Elon Musk’s SpaceX is also looking to solve this problem, with its super-heavy Starship vehicle that will be capable of lifting upward of 250 metric tons to orbit in an expendable configuration. But Grace is not convinced that the economics of Starship will ever fully be able to compete with Longshot’s own system.
“I would expect [SpaceX] to spend somewhere between $5 [billion] and $30 billion on Starship before it’s good to go,” he said. “They’re going to need to get that money back. […] Some of Elon’s more hyperbolic comments about the price they’re going to be able to hit, maybe those are true, but it might be on a 40- or 50-year timescale. They might need to amortize those costs out for a very long time.”
That doesn’t mean Longshot would make Starship obsolete. The enormous amount of G pressure that would be generated by Longshot’s system is wholly unsuitable for the human body, so any person who wanted to go to space would be much better off on a rocket.
Longshot has gotten notably far with relatively little in funding. Since closing a $1.5 million pre-seed round last April, from investors that include Sam Altman, Draper VC and SpaceFund, and being awarded a direct-to-Phase II SBIR from the Air Force Research Laboratory, Longshot has built a test accelerator from its headquarters in Oakland, California, and achieved speeds up to Mach 2.2. Grace said he anticipates demonstrating speeds north of Mach 5 within a month.

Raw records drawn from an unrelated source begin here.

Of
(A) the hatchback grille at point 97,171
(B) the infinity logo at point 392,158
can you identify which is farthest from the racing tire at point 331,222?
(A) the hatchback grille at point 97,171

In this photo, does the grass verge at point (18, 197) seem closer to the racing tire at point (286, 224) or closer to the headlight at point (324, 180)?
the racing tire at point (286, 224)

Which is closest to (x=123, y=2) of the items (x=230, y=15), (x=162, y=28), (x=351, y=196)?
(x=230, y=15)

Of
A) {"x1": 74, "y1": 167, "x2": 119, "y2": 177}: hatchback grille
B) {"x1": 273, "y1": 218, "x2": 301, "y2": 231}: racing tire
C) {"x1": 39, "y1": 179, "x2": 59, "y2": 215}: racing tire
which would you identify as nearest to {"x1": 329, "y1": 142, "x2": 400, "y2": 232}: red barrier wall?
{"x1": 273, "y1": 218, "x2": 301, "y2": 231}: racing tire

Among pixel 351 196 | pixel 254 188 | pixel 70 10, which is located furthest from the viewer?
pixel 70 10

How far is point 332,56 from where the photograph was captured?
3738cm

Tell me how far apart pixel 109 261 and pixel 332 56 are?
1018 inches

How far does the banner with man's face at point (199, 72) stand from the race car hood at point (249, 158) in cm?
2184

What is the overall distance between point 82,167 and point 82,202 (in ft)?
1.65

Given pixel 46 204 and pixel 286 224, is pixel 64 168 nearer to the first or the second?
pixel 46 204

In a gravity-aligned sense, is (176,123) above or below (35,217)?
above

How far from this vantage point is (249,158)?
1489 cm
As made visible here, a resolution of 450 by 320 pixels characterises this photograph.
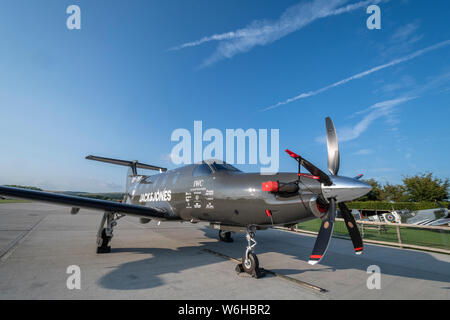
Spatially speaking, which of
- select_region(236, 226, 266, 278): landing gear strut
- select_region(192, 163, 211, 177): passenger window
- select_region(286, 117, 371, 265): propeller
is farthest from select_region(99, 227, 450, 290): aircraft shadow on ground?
select_region(192, 163, 211, 177): passenger window

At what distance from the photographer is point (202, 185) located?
7320 mm

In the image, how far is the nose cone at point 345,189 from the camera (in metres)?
4.41

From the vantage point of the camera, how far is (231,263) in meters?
7.21

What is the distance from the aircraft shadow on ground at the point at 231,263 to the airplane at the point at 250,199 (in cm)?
135

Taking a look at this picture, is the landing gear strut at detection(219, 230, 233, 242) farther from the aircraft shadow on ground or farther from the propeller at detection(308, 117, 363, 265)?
the propeller at detection(308, 117, 363, 265)

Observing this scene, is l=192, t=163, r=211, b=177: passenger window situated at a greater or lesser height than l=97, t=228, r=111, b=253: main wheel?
greater

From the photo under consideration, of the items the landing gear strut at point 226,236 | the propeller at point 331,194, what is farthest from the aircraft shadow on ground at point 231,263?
the propeller at point 331,194

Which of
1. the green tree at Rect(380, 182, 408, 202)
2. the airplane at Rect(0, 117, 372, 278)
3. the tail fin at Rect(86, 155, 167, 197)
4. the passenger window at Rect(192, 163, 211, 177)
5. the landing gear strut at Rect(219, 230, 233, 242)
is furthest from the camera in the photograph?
the green tree at Rect(380, 182, 408, 202)

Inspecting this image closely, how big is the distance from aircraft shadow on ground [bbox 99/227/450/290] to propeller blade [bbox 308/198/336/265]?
7.89 feet

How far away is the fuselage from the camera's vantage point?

In the short-term, Longshot wants to piggyback off the U.S. Department of Defense’s need for hypersonic capability, land some contracts, and use that revenue to essentially subsidize the development of a really big, really cheap launch system for space. On a longer time horizon, Grace said the real money will be made not from the launch system but by growing demand for services that Longshot offers in space.
“The key to being able to support that is having a system that can do it at extremely low cost,” he said. “You’ve got to get a system that is designed to be as dumb as hell.”
“Make it bigger. Don’t make it smarter. That’s expensive.”